Есть пережидание времени. Это что за «дефиниции»? Конечно, это
внеконцептуальные понятия. А по какому руслу пустить их? Попробуем от «Мертвых
душ».
Эмоция. Характер.
Персонаж — окружение, антураж. Локальность каждого. И вместе с тем
бесконечность, здесь же рядом, вокруг, как расходящиеся волны: крепостные,
соседи, светские. Без встреч друг с другом и зависимость друг от друга. Как обрывки
мыслей. Один не живет без другого, но и вместе не существуют, лишь
последовательно. Один за другим. Всех сразу не собрать «за круглый стол», а уж
казалось бы чего проще? — «Пиши, пиши перо, переводи бумагу». Но не собираемы
эмоции сразу все. Не сочетаемы. Не осмыслить их сразу. Как не принять в одну
компанию разновеликих и разновесомых, темноволосых и белокурых, старых и
молодых, злых и добрых, также не соединить в одной душе Диавола и Христа.
Плутая в инфернальном пространстве своих героев Гоголь «первый увидел чорта без
маски, увидел подлинное лицо его, страшное не своей необычайностью, а
обыкновенной пошлостью» (3); первый понял, что лицо черта есть не далекое,
чуждое, странное, фантастическое, а самое близкое, знакомое, реальное
«человеческое, слишком человеческое» лицо, лицо толпы, лицо «как у всех», почти
наше собственное лицо в минуты, когда мы не смеем быть сами собою и соглашаемся
быть «как все». «В религиозном понимании Гоголя чорт есть мистическая сущность
и реальное существо, в котором сосредоточилось отрицание Бога, вечное Зло.» (3)
Наслать Ревизора по свою
же душу — вот на что отваживается Гоголь. Уверенность в том, что посмеется он
над чертом привела Гоголя к коварной нерешительности. Последняя в свою очередь,
заставила, подхлестнула к действиям — и эти действия (сожжение собственных
творений) в истории культуры не раз рефлексировали «достойными»

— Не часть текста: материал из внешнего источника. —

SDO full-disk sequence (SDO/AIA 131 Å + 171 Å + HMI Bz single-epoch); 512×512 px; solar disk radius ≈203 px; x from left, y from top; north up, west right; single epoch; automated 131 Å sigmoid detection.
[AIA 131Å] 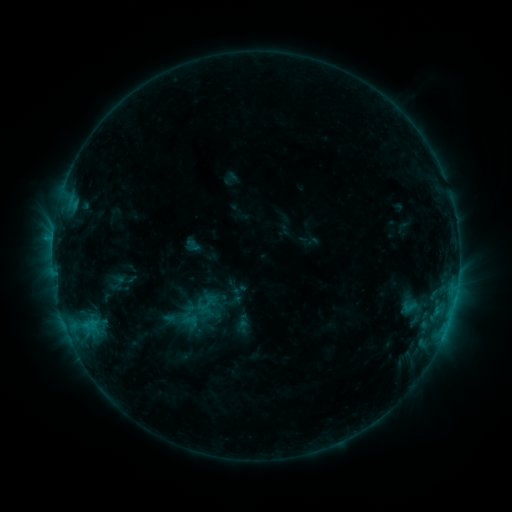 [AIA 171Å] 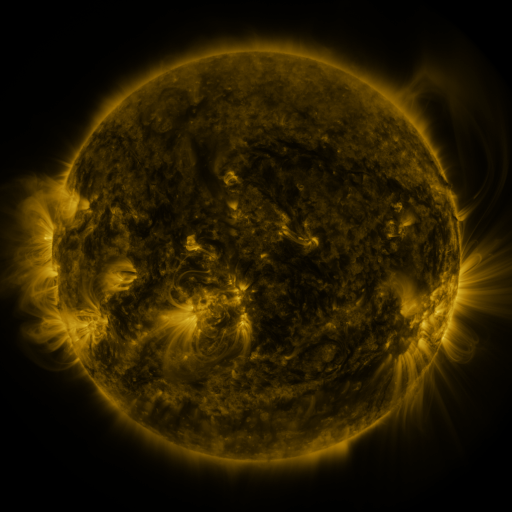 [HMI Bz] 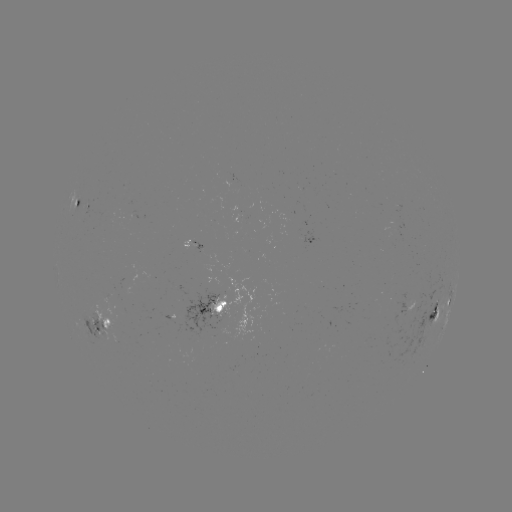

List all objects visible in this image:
sigmoid: <bbox>196, 295, 217, 314</bbox>
sigmoid: <bbox>401, 299, 416, 314</bbox>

«подражательствами». Быть может в этих сожжениях «похороненной» в словах, а
затем в книгах Мысли и была скрыта успешная борьба человека со Злом-Добром.

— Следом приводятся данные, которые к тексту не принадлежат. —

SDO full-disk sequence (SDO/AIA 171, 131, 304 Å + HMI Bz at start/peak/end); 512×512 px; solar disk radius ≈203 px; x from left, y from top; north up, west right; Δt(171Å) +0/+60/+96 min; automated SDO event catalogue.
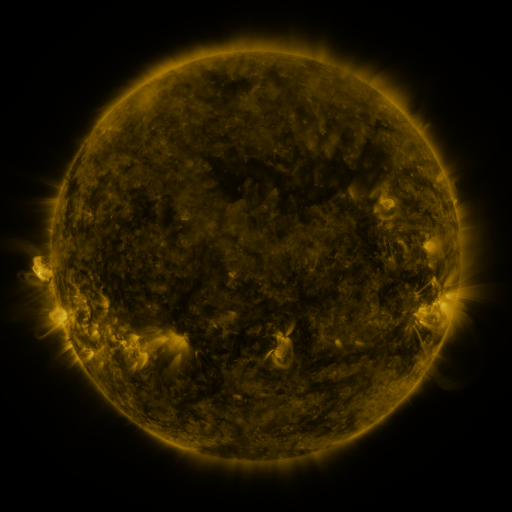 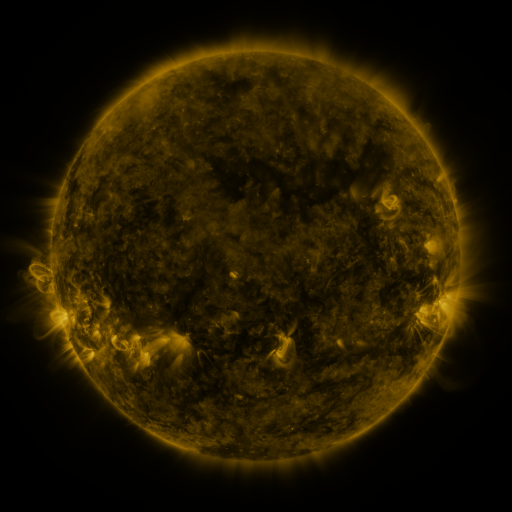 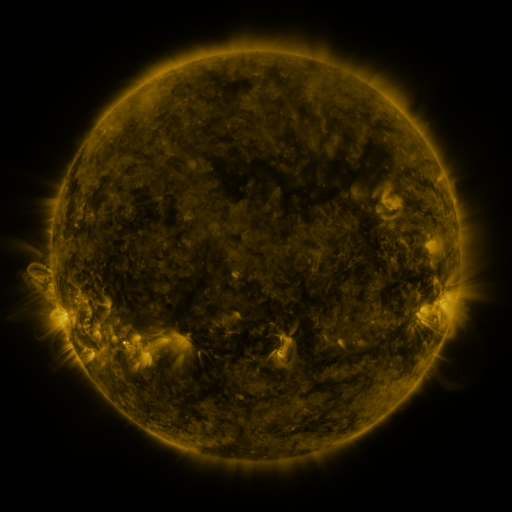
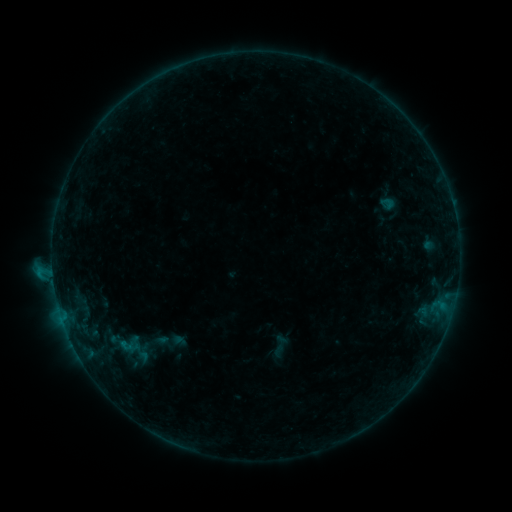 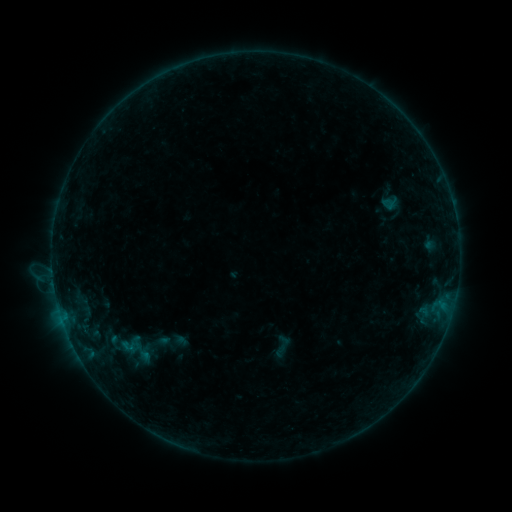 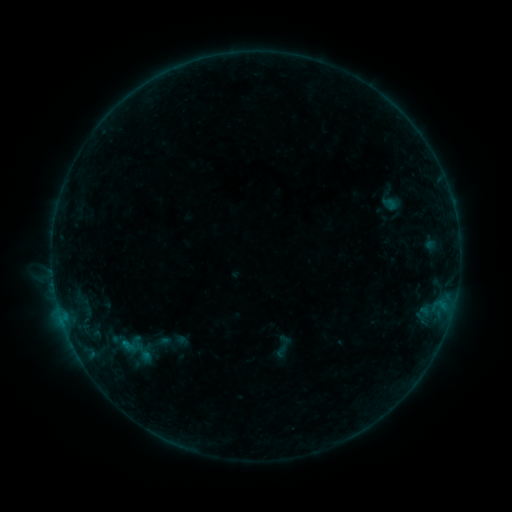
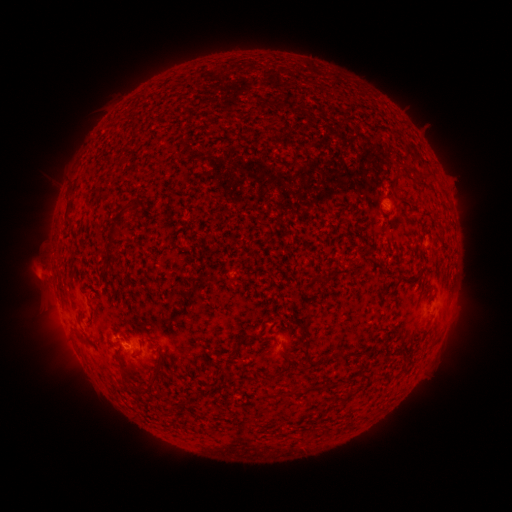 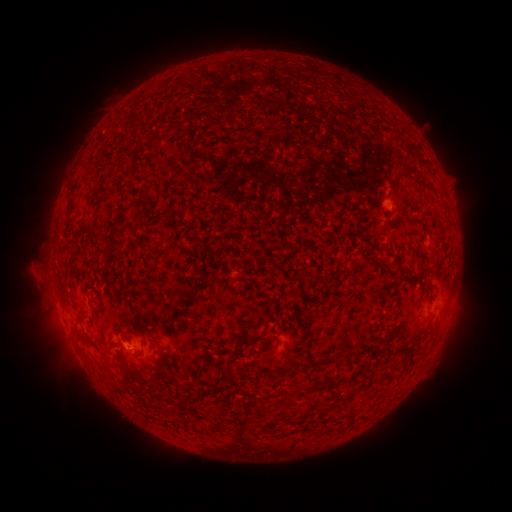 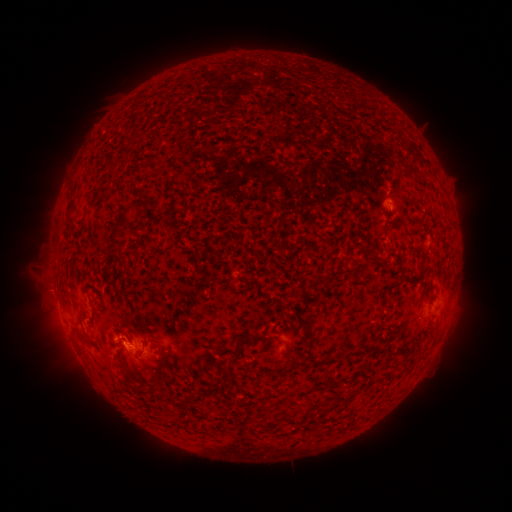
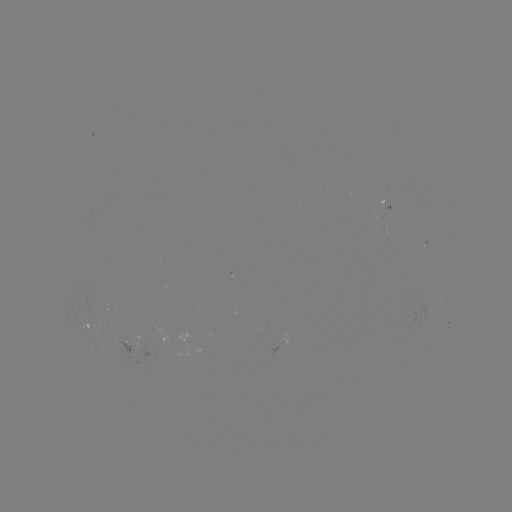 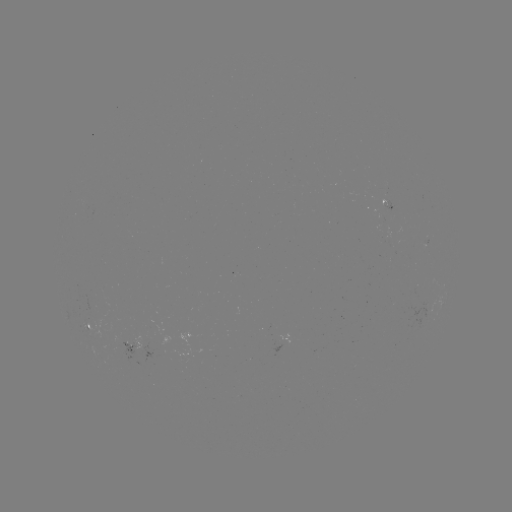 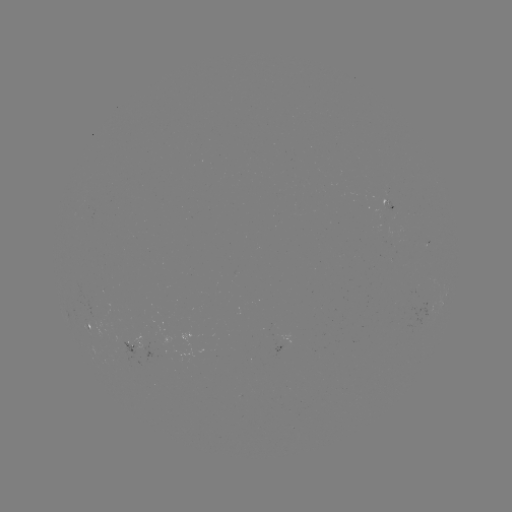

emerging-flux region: <bbox>382, 227, 393, 244</bbox>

Может этим величайшим Просвещающим огнем и очищался всечеловеческий Разум. То,
что начали костры Инквизиции — с Просвящения плоти, завершилось в 20 веке
публичными сожжениями книг — Просвящением в духе.
А когда представишь себе
весь мир, и всю Вселенную, наполненную душами, где по каким-то канцелярским
«сказкам», по какой-то «ревизии» мертвые души значатся живыми, а живые —
мертвыми, так что в конце концов не оказывается никакого прочного, позитивного
«основания» для того, чтобы отличить живых от мертвых, бытие от небытия. Вот
тут то и является «как ангел в средневековых мистериях, подлинный Ревизор —
воплощенный рок, совесть человеческая, правосудие божеское» (3).
В этой феноменологии
духа проявился Гегелевский Разум, который стал инспектировать, познавать сам
себя: «Подобно тому как сама суть дела и ее моменты здесь» (в настоящий момент
в Гоголевской поэме) «являются содержанием, они столь же необходимо существуют
и как формы в сознании. Они выступают как содержание только затем, чтобы
исчезнуть, и каждый из них уступает место другому. Поэтому в определенности они
должны быть налицо как снятые; но в таком виде они суть стороны самого
сознания. Сама суть дела имеется налицо как в-себе-бытие или как рефлексия в
себя» (5), чтобы разбирать по косточкам всю жизнь великого писателя,
исследовать ее с помощью психоанализа, всякими литературными и «не цензурными»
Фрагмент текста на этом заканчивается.